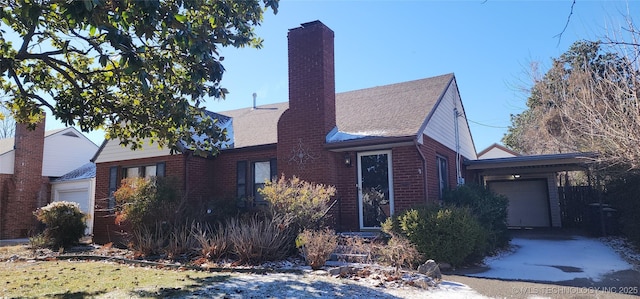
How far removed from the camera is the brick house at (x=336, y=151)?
1099 cm

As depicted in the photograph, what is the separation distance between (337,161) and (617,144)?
655 cm

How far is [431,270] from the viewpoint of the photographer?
7.31m

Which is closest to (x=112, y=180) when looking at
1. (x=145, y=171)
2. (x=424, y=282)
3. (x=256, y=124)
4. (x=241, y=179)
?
(x=145, y=171)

> **Given request**
Reproduce every line of the records above verbatim, leaving out the pictures.

> **Solution to this task**
How far removed from the camera is the brick house at (x=336, y=151)?
1099 cm

As depicted in the photograph, what is the separation distance between (337,161) and (617,144)?
655 cm

How far is [431,270] from the viewpoint of the photographer?
7.31m

Which is closest to (x=112, y=180) when looking at
1. (x=145, y=171)
2. (x=424, y=282)
3. (x=256, y=124)
4. (x=241, y=179)
?
(x=145, y=171)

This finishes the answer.